雨菱揉着手中的帕子,漫不经心地道:“有些人见过一面却终生难忘。”
“啊?”我差点没了下巴:“你不会也玩儿一见钟情吧?他可不能娶汉女,你趁早死了这条心。”
雨菱撇撇嘴,挑着眉毛对我道:“你若是汉人,我早就嫁给你了。”
这都什么乱七八糟的,我连拉带拽地把雨菱拉到后院,急道:“小姑奶奶,你今日吃错药啦,胡说八道什么?”说完伸手摸她的额头。
雨菱甩开我的手,一副无所谓地样子,反问我:“你明明心里有他,为何还要跑回杭州,难道是他不要你吗?若他真不要你,你为什么不考虑、考虑楚枫?今日见着他的画,恐怕他对你的心思已不是一日、两日啦。
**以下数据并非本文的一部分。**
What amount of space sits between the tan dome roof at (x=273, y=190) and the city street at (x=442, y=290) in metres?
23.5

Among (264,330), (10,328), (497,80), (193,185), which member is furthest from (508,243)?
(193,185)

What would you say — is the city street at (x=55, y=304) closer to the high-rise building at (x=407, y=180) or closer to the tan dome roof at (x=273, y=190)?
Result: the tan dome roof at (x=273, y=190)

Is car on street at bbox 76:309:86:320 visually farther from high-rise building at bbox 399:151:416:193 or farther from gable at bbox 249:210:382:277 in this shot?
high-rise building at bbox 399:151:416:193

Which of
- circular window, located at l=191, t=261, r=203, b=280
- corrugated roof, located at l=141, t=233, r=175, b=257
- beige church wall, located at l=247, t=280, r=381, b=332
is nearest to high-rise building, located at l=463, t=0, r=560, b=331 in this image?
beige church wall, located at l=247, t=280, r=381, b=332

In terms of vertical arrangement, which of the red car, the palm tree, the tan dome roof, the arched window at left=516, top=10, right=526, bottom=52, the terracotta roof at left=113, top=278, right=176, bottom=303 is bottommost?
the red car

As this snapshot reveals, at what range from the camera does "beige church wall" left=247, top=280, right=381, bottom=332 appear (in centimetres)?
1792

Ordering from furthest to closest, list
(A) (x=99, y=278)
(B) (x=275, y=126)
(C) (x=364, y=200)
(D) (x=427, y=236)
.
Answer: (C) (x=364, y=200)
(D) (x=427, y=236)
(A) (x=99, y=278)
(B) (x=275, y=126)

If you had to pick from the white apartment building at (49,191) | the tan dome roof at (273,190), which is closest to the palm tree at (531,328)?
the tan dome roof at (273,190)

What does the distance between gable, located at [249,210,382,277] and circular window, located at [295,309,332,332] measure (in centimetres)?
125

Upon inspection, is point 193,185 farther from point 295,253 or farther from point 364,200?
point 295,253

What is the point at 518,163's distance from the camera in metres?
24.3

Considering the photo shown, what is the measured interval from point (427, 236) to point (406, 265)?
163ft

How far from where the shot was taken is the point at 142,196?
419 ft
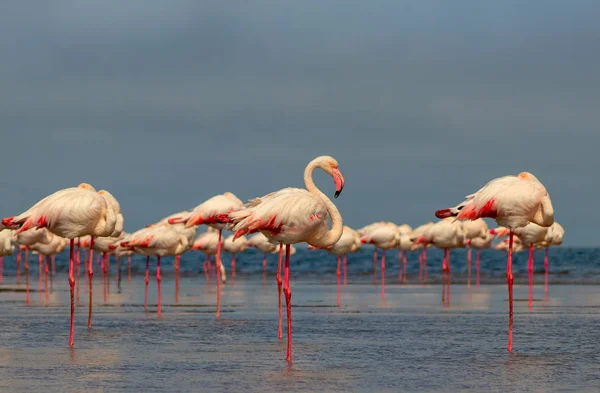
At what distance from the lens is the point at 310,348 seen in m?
12.5

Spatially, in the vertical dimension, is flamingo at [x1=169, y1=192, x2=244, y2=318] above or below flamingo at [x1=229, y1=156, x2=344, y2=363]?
above

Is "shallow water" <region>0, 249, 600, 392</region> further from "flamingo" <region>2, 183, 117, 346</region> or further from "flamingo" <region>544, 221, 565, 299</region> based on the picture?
"flamingo" <region>544, 221, 565, 299</region>

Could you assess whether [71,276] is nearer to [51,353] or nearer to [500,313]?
[51,353]


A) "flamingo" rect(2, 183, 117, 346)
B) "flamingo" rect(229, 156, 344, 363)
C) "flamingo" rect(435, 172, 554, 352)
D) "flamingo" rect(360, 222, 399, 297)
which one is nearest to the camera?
"flamingo" rect(229, 156, 344, 363)

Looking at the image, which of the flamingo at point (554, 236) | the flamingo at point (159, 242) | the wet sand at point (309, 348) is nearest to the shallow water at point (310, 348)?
the wet sand at point (309, 348)

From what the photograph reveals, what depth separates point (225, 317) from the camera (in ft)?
57.1

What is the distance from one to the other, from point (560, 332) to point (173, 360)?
19.0 feet

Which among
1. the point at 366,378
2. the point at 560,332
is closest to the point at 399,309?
the point at 560,332

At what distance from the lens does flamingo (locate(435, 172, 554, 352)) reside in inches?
500

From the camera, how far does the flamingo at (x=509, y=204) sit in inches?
500

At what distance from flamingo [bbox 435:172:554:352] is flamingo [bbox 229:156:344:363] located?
169 centimetres

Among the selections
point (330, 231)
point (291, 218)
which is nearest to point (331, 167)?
point (330, 231)

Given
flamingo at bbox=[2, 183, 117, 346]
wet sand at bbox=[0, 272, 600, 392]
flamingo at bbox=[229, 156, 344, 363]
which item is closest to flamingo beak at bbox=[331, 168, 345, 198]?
flamingo at bbox=[229, 156, 344, 363]

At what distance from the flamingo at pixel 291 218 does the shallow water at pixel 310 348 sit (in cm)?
116
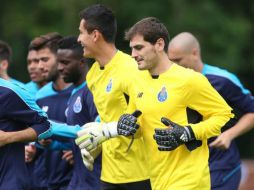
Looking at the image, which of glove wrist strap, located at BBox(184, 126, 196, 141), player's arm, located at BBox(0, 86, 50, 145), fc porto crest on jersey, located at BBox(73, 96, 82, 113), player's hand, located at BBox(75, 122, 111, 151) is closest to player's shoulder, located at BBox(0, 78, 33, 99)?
player's arm, located at BBox(0, 86, 50, 145)

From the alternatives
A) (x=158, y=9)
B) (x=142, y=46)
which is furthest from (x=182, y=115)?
(x=158, y=9)

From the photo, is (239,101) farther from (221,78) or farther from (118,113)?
(118,113)

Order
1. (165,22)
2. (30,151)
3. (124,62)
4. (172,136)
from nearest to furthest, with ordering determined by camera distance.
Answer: (172,136) → (124,62) → (30,151) → (165,22)

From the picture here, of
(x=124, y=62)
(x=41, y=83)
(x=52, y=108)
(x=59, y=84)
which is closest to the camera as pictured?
(x=124, y=62)

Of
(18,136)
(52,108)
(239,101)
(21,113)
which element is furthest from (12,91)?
(239,101)

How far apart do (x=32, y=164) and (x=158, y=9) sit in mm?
14047

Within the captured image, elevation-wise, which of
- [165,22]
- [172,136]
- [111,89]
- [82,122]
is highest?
[172,136]

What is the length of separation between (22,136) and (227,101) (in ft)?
8.68

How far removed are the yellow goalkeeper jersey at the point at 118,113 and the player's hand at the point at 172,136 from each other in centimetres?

”
阿弥陀佛,今日真是诸事不宜做、诸人不宜见、诸话不宜谈。
我一下子被点中了死穴,挑高了声调急道:“你明知道我不让提他你还提?成心戳我肺管子是不是?成,我明日就找媒婆把你娶进门,省得咱们孤男寡女的住在一起,惹人闲话!”
“你!”雨菱突然眼中氤氲如雾,咬着下唇泣道:“你明明是女人,如何娶我?”
我双手环胸,呵呵干笑两声:“是谁刚才急着说要嫁给我的?是谁刚才嫌我不是汉人的?挺大的姑娘也不脸红?你若真想嫁给十三爷做妾,我想个法子收你做妹子,给你入满族籍就是,也不是什么难事儿。”
“你!” 雨菱的声音瞬间变得尖锐:“你欺负人!你明明不是男人为何还要成日里装男人?你就会欺负人!”说完捂着脸跑啦。